Ему не привелось встречаться с Зариньшем на родине. Карл Зариньш, дипломат старой школы, почти всю жизнь провел за границей. Теперь он был старейшим из оставшихся за границей дипломатов и официально признанным правительством Англии «главой латвийского государства». В свои восемьдесят лет Зариньш, по-видимому, не мог уже надеяться на торжественный въезд в Ригу на белом коне впереди оккупационных войск Англии и Америки, однако продолжал довольно активную деятельность «в защиту демократии». Зариньш назначал и смещал послов несуществующего латвийского государства. Только недавно он установил «посольские отношения» с франкистской Испанией. Единственное, что ему никак не удавалось, это сместить старого посла Латвии в США Спекке. Тот интриговал и досаждал Зариньшу, как мог, требуя признания «равноправия». Было понятно, что Соединенным Штатам выгоднее и удобнее иметь в Вашингтоне собственного подручного, а не обращаться в Лондон к Зариньшу, и государственный департамент поддерживал притязания своего выкормыша.
Спекке и его «подпольная» деятельность были чем-то вроде отравленной стрелы в сердце Зариньша, да и на Силайса действовали удручающе, по-видимому, согласно поговорке о том, что «паны дерутся, а у хлопов чубы трещат». Ведь Силайс надеялся на министерский портфель в недалеком будущем, а что, если какой-то Спекке, отсиживающийся в Вашингтоне, будет протестовать?

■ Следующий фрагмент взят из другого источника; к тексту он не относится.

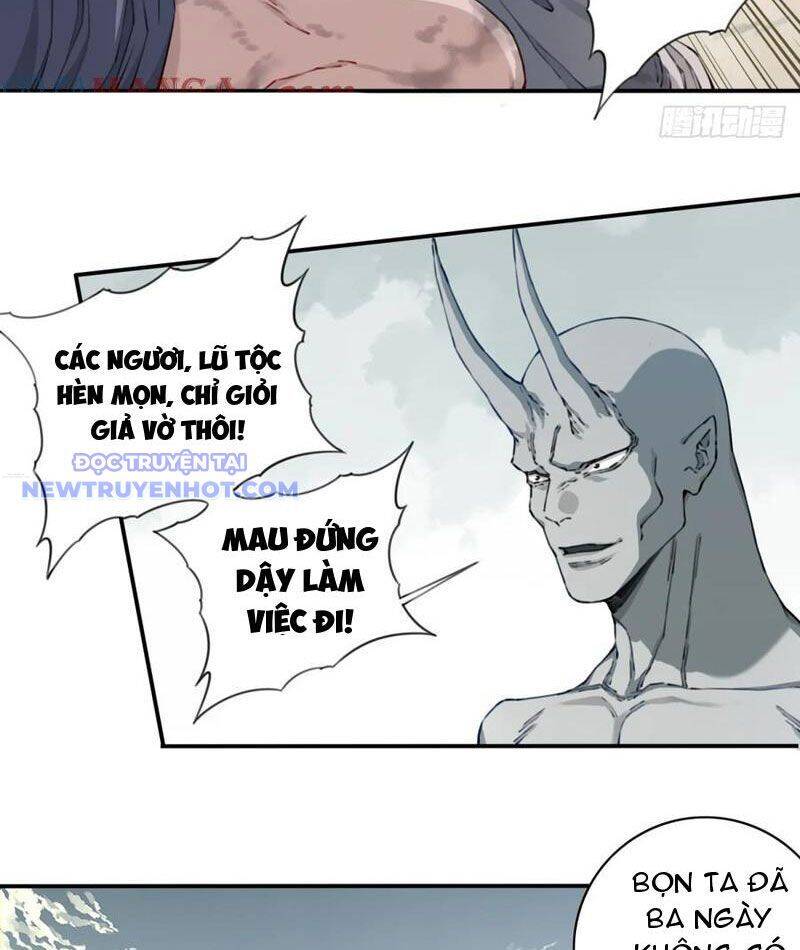 Ta Dùng Cơ Bắp Xưng Bá Tu Tiên Giới Chap 76 - Next Chap 77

Этот дележ шкуры неубитого медведя постоянно смешил Лидумса, но, как посол Будриса, он предпочитал во всем соглашаться с Силайсом и тоже осуждал «раскольнические действия» жителя Вашингтона.
Но вот Силайс прекратил высокопарные изъявления верноподданнических чувств, умолк и Лидумс. После этого Силайс осведомился, — есть ли у Лидумса вечерний костюм. — Да. — К семи будьте дома, я заеду. — Да. — До встречи! — и Силайс торжественно помахал ручкой.
— Одну минуту! — остановил его Лидумс. — А Вилкс поедет с нами?
Силайс приостановился в дверях, пожал плечами, спросил:
— Вы этого хотите?
— Конечно! Ведь он же видел обстановку на родине глазами западного человека! То, с чем мы уже свыклись, ему было внове! Он может многое подсказать, когда возникнет беседа между его превосходительством и мною… И потом, вернувшись на родину, он подтвердит мой доклад Будрису…
Силайс в некотором замешательстве пробормотал:
— Ну что же, если вы так хотите… Я предупрежу его…
Силайс удалился, а Лидумс принялся, посвистывая, приводить в порядок свой гардероб. Посвистывание, всяческие мелодические фиоритуры из народных латышских песен, четырехстрочия из гимна «лесных братьев» и из песни «Не боимся мы чекистов» должны были отчетливо звучать на магнитофоне, если таковой поставлен где-нибудь в его комнате. Человек, который не может и часа пробыть в одиночестве, не вспомнив родной мелодии, и постоянно повторяет угрожающие слова лесных маршей и гимнов — прямой человек!